Frederick Engram, University of Texas at Arlington – Teaching The Truth Should Not Be Controversial
Teachers aren’t always allowed to teach what they believe.
Frederick Engram, assistant professor of instruction at the University of Texas at Arlington, explains why.
Dr. Frederick V. Engram Jr, is an Assistant Professor of Instruction with a joint appointment in the Department of Criminology/Criminal Justice and the Center for African American Studies at the University of Texas Arlington. Dr. Engram also holds an affiliate faculty role in the Department of Educational Leadership and Policy Studies within the College of Education. Dr. Engram uses critical race theory to help make sense of the African American experience with racism within both the higher education and criminal justice systems. Dr. Engram has published his work within media outlets such as Blavity, Diverse Issues in Higher Education, and Forbes. He is also a TEDx and nationally requested keynote speaker.
Teaching The Truth Should Not Be Controversial
Teaching the truth should not be controversial! As educators we find ourselves at the crossroads of a real racial reckoning. Where we have the moral obligation to decide to tell the truth or to continue to protect the oppressive voice. All across the country laws are being placed on the books aimed at silencing the most horrific parts of American history. Why? Because the truth of our past does not fit the narrative of their today.
62 years ago, then six-year-old Ruby Bridges had to be escorted to and from school by U.S. Deputy Marshals. Six years of age means that young Ruby was merely a first grader. Meanwhile today, all across the country in school board and legislative hearings we hear white parents demanding the elimination of stories like Ruby’s from textbooks. We see the smearing of critical race theory and the lumping in of all things related to American history as a means to eliminate them all. Critical race theory is not taught in schools.The only way for us to move beyond the horror of the past is to recognize its very real existence and how it is still affecting us today. No amount of racial neutral or colorblind rhetoric will ever bring us together.

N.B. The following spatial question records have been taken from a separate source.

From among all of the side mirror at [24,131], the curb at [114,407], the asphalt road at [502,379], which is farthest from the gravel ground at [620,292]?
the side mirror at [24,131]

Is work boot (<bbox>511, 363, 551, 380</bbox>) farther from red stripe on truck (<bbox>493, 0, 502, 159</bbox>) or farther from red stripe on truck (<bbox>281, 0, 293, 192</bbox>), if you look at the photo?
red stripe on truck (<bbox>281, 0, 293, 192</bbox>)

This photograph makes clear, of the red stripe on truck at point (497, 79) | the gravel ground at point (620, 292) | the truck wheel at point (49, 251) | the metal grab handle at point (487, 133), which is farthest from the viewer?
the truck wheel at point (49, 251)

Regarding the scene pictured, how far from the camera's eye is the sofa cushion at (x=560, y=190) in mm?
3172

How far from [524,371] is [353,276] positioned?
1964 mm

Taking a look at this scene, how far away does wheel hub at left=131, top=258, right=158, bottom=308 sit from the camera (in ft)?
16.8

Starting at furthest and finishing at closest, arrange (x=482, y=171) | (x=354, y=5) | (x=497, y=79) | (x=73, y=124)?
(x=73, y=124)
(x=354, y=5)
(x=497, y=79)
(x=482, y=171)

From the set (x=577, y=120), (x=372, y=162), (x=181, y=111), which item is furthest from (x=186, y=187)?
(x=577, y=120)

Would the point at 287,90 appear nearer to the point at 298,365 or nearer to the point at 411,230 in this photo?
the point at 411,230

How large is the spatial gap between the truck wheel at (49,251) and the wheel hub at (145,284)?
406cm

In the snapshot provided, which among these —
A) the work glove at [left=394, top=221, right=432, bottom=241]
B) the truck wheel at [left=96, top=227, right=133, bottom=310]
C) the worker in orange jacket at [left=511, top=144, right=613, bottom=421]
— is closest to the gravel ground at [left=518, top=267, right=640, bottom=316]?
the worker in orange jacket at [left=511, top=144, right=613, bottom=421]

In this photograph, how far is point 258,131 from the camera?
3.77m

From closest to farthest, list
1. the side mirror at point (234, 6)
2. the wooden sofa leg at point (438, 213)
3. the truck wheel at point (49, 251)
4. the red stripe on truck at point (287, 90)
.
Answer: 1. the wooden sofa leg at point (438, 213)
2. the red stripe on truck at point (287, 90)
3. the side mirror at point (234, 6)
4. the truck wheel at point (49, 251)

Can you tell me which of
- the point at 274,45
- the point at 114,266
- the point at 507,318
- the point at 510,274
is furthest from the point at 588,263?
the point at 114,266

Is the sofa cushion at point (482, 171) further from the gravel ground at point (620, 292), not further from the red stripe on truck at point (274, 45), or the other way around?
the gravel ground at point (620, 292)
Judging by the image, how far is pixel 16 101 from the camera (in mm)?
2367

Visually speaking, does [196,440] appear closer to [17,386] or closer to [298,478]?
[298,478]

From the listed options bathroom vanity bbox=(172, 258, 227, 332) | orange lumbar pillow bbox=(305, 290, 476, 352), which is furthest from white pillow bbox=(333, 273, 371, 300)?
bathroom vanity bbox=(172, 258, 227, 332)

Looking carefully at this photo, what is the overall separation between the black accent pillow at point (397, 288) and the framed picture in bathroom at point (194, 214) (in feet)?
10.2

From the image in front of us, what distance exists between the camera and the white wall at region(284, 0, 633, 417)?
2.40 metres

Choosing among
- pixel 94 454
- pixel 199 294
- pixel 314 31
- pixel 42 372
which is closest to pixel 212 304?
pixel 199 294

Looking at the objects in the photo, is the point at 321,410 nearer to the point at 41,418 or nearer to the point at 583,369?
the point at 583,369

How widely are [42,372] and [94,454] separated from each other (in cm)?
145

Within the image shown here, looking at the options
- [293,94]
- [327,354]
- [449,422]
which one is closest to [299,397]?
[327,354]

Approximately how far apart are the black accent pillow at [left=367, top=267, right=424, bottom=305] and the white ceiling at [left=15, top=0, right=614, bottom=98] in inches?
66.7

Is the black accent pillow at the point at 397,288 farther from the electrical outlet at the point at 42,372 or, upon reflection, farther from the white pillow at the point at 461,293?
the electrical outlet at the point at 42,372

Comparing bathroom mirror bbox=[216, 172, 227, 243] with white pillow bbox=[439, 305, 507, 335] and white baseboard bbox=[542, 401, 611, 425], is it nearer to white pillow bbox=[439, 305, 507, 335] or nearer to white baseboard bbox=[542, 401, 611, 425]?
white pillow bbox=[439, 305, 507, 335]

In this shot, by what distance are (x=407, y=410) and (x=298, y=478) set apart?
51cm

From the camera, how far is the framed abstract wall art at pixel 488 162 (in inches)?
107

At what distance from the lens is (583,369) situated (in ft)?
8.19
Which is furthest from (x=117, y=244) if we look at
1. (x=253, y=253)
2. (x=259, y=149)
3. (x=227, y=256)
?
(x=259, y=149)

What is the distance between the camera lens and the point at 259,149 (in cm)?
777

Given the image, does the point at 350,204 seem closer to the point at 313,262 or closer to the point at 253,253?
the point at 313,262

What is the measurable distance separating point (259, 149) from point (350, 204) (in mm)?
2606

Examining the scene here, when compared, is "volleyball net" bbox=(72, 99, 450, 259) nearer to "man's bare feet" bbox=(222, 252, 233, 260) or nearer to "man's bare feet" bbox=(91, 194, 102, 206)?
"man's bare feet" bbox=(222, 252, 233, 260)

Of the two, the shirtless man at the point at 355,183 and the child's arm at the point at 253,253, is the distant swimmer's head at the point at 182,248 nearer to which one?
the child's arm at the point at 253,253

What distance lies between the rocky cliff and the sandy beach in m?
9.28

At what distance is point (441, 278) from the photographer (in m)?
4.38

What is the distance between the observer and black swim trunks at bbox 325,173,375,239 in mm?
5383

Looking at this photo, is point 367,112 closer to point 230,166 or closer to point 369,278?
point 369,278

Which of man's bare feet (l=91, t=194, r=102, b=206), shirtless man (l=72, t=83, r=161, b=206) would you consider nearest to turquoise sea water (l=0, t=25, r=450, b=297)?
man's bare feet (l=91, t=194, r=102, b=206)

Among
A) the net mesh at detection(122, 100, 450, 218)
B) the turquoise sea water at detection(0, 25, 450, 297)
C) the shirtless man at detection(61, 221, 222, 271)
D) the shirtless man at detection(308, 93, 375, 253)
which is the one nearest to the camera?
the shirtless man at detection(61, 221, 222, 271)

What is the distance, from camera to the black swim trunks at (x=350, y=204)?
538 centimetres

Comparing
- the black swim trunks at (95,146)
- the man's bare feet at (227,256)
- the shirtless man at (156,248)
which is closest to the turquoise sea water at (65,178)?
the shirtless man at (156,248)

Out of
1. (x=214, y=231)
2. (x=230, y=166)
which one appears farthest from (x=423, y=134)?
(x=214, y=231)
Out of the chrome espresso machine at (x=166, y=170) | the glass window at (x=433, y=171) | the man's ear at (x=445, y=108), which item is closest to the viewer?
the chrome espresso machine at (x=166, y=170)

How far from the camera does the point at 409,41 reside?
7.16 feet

Pretending that the enslavement of thousands of Africans in this country did not create the racial divide that still breeds tension today is ill conceived. We need the work of Nikole Hannah Jones and the 1619 project just like we need the work of Derrick Bell, and James Baldwin. The truth about Black history is that it is also American history and white and other non-Black students deserve the same opportunity to learn about it even if it is uncomfortable. It is in our discomfort that we are allowed to grow.